Sudanese writer Bushra al-Fadil has won the 2017 Caine Prize for African Writing for his story ‘The Story of the Girl whose Birds Flew Away’—the first time a translated story has won the prestigious award.

The £10,000 prize was announced at Senate House Library, London, in partnership with SOAS University of London, this evening.

‘The Story of the Girl whose Birds Flew Away’ was translated by Max Shmookler with support from Najlaa Osman Eltom. As a translated story, the prize money will be split, with £7,000 going to Al-Fadil and £3,000 to Shmookler. Each shortlisted writer will receive £500.

Al-Fadil is a Sudanese writer living in Saudi Arabia. He has published four collections of short stories in Arabic; his most recent, Above a City’s Sky, was published in 2012, the same year he won the Altayeb Salih Short Story Award.
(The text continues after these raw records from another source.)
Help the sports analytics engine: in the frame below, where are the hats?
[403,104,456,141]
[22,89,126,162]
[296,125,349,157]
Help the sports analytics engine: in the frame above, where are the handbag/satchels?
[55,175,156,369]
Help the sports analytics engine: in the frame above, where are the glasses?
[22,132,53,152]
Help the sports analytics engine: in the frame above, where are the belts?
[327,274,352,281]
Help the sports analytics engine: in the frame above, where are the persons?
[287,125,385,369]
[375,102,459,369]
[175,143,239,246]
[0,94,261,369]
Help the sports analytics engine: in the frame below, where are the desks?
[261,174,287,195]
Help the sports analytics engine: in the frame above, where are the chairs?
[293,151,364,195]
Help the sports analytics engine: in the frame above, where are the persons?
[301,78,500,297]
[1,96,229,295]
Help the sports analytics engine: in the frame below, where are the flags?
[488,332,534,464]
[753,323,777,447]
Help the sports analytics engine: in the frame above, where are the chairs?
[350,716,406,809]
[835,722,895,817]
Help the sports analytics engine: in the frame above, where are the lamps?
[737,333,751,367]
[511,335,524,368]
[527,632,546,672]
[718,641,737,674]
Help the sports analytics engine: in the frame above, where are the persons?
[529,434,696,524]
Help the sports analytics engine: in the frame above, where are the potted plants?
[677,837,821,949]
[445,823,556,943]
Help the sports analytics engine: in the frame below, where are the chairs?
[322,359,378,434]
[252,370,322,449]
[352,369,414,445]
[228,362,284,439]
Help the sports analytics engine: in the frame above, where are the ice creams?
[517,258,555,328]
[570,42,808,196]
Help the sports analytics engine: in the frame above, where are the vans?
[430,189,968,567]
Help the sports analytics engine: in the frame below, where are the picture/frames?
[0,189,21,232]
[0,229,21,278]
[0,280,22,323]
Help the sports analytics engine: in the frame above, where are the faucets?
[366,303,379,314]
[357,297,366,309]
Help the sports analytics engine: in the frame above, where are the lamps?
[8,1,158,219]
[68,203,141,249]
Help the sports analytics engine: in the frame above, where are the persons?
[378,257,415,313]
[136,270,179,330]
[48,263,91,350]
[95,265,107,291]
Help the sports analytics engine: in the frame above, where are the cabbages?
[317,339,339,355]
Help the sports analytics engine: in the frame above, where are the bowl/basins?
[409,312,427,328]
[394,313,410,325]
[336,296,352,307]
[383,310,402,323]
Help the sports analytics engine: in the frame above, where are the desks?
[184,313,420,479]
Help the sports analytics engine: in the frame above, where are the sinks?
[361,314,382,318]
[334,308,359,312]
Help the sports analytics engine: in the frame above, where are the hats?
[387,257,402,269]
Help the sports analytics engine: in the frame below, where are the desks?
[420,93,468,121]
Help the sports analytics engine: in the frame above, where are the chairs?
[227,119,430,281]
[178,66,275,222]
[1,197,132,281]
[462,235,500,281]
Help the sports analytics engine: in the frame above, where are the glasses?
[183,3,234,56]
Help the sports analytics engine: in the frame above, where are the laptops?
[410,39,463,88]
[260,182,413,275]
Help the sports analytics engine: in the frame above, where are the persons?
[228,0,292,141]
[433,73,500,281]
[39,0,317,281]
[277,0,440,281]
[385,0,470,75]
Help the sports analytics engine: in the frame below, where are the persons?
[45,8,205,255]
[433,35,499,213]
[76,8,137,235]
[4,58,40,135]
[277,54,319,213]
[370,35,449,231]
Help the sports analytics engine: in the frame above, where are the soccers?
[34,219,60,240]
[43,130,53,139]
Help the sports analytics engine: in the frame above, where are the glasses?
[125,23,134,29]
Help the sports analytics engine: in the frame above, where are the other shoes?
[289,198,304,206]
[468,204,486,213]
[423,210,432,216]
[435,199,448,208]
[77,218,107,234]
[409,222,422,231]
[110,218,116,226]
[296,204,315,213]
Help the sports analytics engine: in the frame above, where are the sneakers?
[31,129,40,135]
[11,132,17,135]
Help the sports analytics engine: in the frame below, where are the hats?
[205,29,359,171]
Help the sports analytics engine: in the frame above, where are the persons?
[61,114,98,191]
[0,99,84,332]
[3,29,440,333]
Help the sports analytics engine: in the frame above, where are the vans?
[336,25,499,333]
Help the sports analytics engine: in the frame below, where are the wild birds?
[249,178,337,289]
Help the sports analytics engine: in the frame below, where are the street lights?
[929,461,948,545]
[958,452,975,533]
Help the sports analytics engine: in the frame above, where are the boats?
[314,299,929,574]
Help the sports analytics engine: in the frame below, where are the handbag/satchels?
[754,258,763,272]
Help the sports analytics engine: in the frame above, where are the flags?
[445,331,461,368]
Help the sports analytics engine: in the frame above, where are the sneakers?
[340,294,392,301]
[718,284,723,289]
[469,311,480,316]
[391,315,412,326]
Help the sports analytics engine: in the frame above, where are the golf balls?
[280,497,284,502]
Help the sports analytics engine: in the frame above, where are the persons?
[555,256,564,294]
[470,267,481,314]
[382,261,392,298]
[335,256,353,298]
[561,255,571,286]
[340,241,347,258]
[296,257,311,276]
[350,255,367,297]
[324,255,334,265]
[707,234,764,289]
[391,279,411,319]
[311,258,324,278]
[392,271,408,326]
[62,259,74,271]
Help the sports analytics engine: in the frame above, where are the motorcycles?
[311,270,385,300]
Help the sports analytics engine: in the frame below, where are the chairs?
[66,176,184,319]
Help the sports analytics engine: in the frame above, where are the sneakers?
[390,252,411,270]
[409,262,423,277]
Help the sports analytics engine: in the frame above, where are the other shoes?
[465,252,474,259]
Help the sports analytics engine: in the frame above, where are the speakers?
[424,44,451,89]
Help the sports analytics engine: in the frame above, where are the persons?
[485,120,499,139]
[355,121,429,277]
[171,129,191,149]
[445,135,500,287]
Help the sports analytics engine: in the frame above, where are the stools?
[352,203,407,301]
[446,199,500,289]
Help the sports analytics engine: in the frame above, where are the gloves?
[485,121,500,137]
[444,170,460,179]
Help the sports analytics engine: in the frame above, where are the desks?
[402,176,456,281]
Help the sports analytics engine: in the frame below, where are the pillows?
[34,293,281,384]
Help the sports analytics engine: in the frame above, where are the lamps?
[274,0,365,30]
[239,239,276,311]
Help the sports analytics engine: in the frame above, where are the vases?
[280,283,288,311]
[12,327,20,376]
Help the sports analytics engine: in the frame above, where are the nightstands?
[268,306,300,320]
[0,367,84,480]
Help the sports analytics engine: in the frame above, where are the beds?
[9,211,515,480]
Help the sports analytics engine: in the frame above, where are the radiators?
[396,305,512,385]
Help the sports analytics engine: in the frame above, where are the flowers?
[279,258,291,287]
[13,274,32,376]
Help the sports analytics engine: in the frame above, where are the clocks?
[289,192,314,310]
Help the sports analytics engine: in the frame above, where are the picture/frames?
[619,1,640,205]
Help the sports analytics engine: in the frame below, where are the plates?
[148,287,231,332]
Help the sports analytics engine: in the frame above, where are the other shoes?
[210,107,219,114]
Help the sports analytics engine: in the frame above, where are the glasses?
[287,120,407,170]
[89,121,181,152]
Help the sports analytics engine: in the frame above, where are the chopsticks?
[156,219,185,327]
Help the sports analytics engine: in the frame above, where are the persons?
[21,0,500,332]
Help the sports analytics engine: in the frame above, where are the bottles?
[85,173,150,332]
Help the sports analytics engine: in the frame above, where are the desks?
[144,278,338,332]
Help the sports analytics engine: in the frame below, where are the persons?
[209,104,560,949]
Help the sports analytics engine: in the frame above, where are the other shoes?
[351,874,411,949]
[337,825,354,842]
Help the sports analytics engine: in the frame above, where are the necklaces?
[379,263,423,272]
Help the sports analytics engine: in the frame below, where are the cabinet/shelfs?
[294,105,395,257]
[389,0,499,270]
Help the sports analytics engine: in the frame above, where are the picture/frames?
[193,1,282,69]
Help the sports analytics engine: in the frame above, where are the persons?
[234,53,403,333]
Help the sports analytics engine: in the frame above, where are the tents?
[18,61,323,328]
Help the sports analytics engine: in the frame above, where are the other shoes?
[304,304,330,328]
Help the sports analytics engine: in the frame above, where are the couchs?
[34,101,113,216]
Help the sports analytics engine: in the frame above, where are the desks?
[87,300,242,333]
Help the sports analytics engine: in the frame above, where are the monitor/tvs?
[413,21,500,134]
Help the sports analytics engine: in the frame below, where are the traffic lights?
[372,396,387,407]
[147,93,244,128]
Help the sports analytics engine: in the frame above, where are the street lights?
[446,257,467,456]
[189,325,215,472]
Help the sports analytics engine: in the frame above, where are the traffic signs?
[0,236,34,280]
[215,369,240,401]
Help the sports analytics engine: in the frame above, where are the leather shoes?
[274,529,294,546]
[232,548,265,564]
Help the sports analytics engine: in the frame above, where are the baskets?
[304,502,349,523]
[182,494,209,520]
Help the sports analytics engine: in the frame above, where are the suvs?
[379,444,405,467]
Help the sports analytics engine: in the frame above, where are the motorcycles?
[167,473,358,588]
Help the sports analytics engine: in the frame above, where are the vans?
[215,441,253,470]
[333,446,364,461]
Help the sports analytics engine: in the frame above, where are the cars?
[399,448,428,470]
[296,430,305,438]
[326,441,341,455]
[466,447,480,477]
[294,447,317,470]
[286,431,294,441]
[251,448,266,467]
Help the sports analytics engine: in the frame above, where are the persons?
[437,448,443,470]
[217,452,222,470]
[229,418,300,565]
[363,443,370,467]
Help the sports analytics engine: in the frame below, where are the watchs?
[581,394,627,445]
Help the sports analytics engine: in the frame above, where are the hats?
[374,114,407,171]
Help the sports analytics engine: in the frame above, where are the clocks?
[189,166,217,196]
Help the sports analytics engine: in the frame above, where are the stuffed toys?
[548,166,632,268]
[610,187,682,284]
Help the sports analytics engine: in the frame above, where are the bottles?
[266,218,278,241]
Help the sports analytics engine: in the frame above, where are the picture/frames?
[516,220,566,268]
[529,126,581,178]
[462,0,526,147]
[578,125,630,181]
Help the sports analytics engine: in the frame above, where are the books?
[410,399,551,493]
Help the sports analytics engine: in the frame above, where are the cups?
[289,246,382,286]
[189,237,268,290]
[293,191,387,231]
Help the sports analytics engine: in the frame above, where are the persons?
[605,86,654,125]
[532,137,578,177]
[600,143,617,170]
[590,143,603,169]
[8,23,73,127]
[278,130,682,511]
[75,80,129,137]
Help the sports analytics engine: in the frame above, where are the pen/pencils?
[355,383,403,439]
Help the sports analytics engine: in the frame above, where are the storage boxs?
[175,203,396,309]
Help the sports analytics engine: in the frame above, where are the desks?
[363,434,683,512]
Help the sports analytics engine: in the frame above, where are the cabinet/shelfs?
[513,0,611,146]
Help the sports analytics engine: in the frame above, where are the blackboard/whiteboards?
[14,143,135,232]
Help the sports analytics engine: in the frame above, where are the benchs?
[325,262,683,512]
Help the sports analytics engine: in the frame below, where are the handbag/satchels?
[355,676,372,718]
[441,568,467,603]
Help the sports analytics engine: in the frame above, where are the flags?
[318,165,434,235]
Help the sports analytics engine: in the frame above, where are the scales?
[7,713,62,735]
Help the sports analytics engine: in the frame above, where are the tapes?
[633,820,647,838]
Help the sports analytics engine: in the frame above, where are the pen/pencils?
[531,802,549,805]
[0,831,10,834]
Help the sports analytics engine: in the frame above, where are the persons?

He holds a PhD in Russian language and literature. At sixty-five, he is the oldest writer ever to be shortlisted for the Caine Prize.

‘The Story of the Girl whose Birds Flew Away’ was originally written in 1979, but only translated and published in English in 2016.

From the Caine Prize:

‘The Story of the Girl Whose Birds Flew Away’ vividly describes life in a bustling market through the eyes of the narrator, who becomes entranced by a beautiful woman he sees there one day. After a series of brief encounters, tragedy unexpectedly befalls the woman and her young female companion.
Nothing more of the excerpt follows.